On Board Air India One, Jul 10 (UNI) India does not expect much emerging from the proposed ministerial meeting on July 21 on Doha round at the World Trade Organisation notwithstanding the issue being discussed in the bilateral meeting Prime Minister Manmohan Singh had with U S President George Bush on the sidelines of the G-8 summit at Tokayo in Japan yesterday.

''Let's see how Doha (is) resolved at the July 21 ministerial,'' Foreign Secretary Shivshankar Menon told the media on discussions held by the Prime Minster during his several bilaterals and multilateral interactions with world leaders at the G-8 summit in the last three days.

''Every body has its stated positions (on Doha round) ...every body wants to protect its own interests,'' Menon said, adding ''(there is) not much hope (emerging from the ministerial on Doha round).'' President Bush, in a statement issued along side the Indian Prime Minister after their meeting at Tokayo yesterday, said, ''We talked about free trade, the Doha Round, and how important it is that nations such as India and the United States find common ground to make sure protectionist sentiments don't wall us off from the rest of the world.'' Commerce Minister Kamal Nath has warned WTO Chief Pascal Lamy about the dangers of rushing into the proposed ministerial meeting on July 21 without resolving innumerable issues in different dossiers of the Doha negotiations as a recipe for failure.

In a three-page letter handed over to Lamy last week, Nath struck ''a note of caution'' on numerous unresolved issues in agriculture, market-opening for industrial goods, services, rules, and the Agreement on Trade Related Aspects of Intellectual Property Rights (TRIPS)-related issues as well as about the process to be adopted ahead of the ministerial meeting.
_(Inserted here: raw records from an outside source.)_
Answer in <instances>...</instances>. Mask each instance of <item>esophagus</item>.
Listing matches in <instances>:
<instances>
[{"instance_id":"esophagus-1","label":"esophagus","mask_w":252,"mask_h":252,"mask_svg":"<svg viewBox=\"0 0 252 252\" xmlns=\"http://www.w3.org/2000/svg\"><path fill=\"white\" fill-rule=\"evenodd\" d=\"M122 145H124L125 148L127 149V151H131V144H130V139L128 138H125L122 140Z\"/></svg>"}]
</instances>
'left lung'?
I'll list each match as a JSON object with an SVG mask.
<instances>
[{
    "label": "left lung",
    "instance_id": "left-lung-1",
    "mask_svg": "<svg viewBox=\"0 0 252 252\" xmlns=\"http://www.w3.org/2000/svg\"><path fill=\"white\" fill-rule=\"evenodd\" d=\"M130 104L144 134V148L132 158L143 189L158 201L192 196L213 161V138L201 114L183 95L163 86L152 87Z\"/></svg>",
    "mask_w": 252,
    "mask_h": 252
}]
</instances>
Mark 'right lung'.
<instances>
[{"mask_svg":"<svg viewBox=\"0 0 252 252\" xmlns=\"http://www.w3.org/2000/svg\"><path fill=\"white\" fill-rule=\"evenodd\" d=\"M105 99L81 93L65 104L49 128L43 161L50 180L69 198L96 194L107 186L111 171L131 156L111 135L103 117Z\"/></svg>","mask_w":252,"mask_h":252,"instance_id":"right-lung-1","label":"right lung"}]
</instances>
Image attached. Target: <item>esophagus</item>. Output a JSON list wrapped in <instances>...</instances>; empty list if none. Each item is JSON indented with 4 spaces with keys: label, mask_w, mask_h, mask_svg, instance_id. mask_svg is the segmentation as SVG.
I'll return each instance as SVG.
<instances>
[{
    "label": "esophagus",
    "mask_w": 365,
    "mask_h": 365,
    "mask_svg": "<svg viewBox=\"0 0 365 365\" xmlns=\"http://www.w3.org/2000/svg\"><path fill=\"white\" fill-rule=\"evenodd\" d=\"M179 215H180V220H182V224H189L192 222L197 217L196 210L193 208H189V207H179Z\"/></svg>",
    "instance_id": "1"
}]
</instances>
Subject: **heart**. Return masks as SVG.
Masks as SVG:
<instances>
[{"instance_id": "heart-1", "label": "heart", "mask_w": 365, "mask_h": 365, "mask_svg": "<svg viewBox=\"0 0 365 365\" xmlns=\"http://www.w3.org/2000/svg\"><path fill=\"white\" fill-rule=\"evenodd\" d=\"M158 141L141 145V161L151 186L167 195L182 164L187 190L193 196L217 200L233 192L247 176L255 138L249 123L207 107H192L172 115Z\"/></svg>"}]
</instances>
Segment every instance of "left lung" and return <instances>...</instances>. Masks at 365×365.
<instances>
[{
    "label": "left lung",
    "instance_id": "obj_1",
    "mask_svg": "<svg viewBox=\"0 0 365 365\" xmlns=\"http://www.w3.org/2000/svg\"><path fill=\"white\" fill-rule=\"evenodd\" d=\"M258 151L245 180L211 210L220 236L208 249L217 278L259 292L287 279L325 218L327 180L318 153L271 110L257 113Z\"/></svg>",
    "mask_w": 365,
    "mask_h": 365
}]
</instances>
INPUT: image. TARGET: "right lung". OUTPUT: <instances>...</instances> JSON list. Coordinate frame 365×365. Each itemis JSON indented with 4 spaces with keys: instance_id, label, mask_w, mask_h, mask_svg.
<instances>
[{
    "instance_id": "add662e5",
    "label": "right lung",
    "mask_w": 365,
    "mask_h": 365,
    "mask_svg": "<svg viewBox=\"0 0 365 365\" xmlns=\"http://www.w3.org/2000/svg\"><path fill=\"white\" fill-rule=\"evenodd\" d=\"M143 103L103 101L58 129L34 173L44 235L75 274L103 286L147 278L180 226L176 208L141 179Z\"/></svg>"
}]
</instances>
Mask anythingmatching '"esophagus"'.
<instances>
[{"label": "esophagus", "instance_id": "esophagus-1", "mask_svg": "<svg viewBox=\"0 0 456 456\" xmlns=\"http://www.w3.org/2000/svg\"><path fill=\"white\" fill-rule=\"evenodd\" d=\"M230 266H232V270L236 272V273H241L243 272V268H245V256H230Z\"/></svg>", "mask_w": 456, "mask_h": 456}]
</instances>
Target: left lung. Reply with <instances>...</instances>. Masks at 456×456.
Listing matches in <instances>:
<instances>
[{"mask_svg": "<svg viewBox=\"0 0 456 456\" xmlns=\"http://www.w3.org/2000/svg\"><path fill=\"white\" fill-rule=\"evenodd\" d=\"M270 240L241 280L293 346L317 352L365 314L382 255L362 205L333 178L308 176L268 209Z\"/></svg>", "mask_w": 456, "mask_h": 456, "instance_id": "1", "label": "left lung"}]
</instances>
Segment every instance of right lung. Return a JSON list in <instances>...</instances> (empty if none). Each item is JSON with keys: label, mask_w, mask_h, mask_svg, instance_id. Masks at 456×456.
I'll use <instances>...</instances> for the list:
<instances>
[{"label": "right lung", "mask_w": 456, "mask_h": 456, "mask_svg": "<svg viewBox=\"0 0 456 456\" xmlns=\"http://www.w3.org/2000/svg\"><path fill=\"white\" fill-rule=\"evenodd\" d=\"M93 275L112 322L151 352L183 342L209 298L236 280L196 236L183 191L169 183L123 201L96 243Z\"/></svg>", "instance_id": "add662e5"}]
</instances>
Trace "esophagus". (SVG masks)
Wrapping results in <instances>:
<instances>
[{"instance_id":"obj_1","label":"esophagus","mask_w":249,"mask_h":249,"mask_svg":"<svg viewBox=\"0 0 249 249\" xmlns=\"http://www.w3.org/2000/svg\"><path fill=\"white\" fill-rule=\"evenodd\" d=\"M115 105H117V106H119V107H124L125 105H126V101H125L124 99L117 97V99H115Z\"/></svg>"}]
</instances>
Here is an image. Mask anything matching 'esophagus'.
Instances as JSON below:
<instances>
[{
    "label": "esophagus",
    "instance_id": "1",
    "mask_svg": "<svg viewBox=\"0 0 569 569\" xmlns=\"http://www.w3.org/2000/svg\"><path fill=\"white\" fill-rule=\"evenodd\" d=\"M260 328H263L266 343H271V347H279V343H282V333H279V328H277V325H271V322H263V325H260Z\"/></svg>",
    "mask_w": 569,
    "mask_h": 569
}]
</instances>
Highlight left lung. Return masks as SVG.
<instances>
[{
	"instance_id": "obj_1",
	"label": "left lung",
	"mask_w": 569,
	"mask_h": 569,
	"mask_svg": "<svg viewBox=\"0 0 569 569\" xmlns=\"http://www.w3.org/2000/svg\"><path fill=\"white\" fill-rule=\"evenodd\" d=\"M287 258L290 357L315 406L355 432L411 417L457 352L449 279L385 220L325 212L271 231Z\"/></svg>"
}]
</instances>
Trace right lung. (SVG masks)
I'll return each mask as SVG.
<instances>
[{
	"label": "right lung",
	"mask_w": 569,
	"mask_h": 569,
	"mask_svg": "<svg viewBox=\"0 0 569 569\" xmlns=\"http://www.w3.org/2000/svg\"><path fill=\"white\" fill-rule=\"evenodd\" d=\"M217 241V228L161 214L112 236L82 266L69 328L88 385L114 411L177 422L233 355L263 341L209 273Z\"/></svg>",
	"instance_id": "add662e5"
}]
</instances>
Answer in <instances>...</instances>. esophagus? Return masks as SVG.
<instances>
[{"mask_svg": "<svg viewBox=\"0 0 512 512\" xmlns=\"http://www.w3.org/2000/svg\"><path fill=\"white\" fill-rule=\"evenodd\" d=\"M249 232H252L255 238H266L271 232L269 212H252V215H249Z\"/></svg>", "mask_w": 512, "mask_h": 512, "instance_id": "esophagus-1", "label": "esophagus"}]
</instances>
For India, Mr Nath said, there has to be much greater clarity on Special Products and the Special Safeguard Mechanism, underscoring the need for stabilising the architecture of these two measures soon in order to be reflected in the revised texts, ''preferably with no square brackets.'' India has consistently demanded that about 8 per cent of farm tariff lines be exempted from the tariff reduction commitments, while 12 per cent of tariff lines to be subjected to a minimum cut below 10 per cent.